» GIVEN TEXT
Woman Overboard!

Have I mentioned that I’m having a baby? Because suddenly as I enter the third trimester I’m reaching the “oh shit” moment in my pregnancy.  What having two other children teaches you is that having a baby is like inviting a nuclear bomb to explode into your life. It doesn’t get easier or smoother it just gets exponentially more challenging. So now as I stare down the barrel of this new baby’s arrival I can’t believe I thought this was a good idea. My anxiety level has reached epic proportions and outside of planning my own wedding this is the only time I can remember having panic attacks.

If you’ve never had a panic attack let me enlighten you on the feeling.  First, your heart starts racing for apparently no reason at all. Then, you feel as if you can’t breathe.  This is quickly followed by the emotional reaction of wanting to run away. On top of this I can’t sleep (which is why I’m writing this at 5 in the morning).  It would be easy to blame all of this on the baby but there is so much more to this picture. Let’s take a walk down memory lane and review how I ended up in this situation:

1.) Two weeks before this semester started in August I lost my nanny and quickly had to make the decision to put Max in preschool. This put me in the position of having had both kids home to both kids in school and with it the cascade of parties, homework, fund-raisers, etc that I never saw coming.

» EXERCISE DATA
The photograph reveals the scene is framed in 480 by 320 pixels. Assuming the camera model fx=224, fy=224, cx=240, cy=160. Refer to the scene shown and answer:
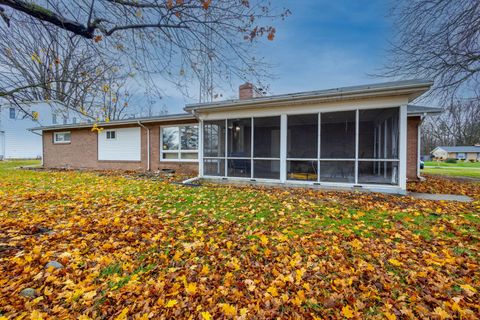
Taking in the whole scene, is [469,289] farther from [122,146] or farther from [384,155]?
[122,146]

» ASSIGNMENT A
In two sentences, summarize the pregnancy post.
» ASSIGNMENT B
Copy out a section of the pregnancy post word for word. Begin at the words that contain "1.) Two weeks" and stop after "never saw coming.".

» WRITTEN RESPONSE A
Entering the third trimester with two other children already, the writer is overwhelmed, unable to sleep, and having panic attacks. The writer says the baby is not the only cause and begins listing others, starting with losing a nanny two weeks before the August semester and having to put Max in preschool.

» WRITTEN RESPONSE B
1.) Two weeks before this semester started in August I lost my nanny and quickly had to make the decision to put Max in preschool. This put me in the position of having had both kids home to both kids in school and with it the cascade of parties, homework, fund-raisers, etc that I never saw coming.